Instrucciones de la tarea -
En el texto sobre el ensayo El sonido de la velocidad, ¿qué imagen ocupa la portada del libro?

Con esta cita que preside la contraportada del ensayo El sonido de la velocidad (VV.AA, Alpha Decay, 2005), se resume a la perfección la esencia de la obra y la relación que pretende establecer entre el Séptimo Arte y la música electrónica.
Con textos a cargo de Dj Spooky, Oriol Rossell, Jordi Costa, Quim Casas, Miguel Fernández Labayen, David Broc, Javier Ariza, Javier Blánquez, Héctor Castells, Roc Jiménez, Pablo G. Polite y Sergi Sánchez, El sonido de la velocidad se erige como una referencia bibliográfica esencial, no ya sólo dentro del yermo panorama de la publicación de libros relacionados con la música electrónica o las nuevas tecnologías musicales en España, sino como un trabajo referencial a nivel internacional, y hasta donde se tiene constancia, por ser el primero en su género.
Por increíble que parezca, las relaciones entre cine y música electrónica se encuentran diseminadas en multitud de libros, generalmente anglosajones, sobre la historia de la música electrónica, pero ninguno con anterioridad a éste y tampoco después de su publicación se ha atrevido a hacer un estudio tan valiente como el que aparece aquí.
Matthew Herbert, uno de los músicos entrevistados en el ensayo El sonido de la velocidad. |
Con una portada presidida por una de las motos de luz del film Tron (Steven Lisberger, 1982), atravesando la superficie de un disco de vinilo sobre un tocadiscos, una de las particularidades de El sonido de la velocidad es que cubre no sólo el ámbito de la música electrónica en el cine desde un punto de vista estrictamente musical, sino que también se establecen intrigantes relaciones entre las clases de cine más diverso, desde las grandes producciones, pasando por el cine independiente, el experimental, el de animación y el videoclip, y algunas técnicas y recursos propios de la música electrónica.
El primer capítulo, titulado "Tres digresiones, tres. A propósito de S.M. Eisenstein, Dziga Vertov, Oskar Fischinger y James y John Whitney" firmado por el músico y periodista Oriol Rosell, sienta las bases de la relación del cine con la música electrónica, que según sus propias palabras son "posiblemente las dos aportaciones artísticas más significativas del siglo XX por su fulgurante desarrollo y su hondo arraigo en el imaginario popular". Las técnicas de montaje de cineastas pioneros como Sergei Eisenstein o Dziga Vertov, autor de El hombre de la cámara (1929), realizadas a partir de elementos dispares a modo de 'collage', las compara con la manera de trabajar en la música electrónica. Por su parte el trabajo de Oskar Fischinger y de los hermanos John y James Whitney lo relaciona con la música electrónica de baile, como una experiencia abstracta sin artificios ideológicos.

Datos mostrados -

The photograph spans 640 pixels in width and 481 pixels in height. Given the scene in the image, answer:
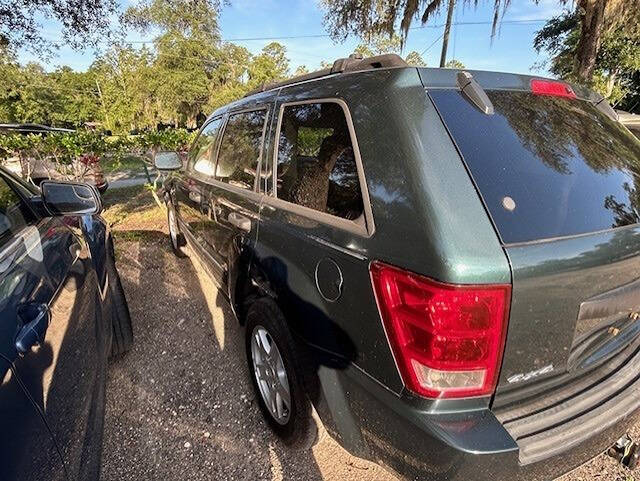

Respuesta final -
Una de las motos de luz de la película Tron atravesando la superficie de un disco de vinilo sobre un tocadiscos.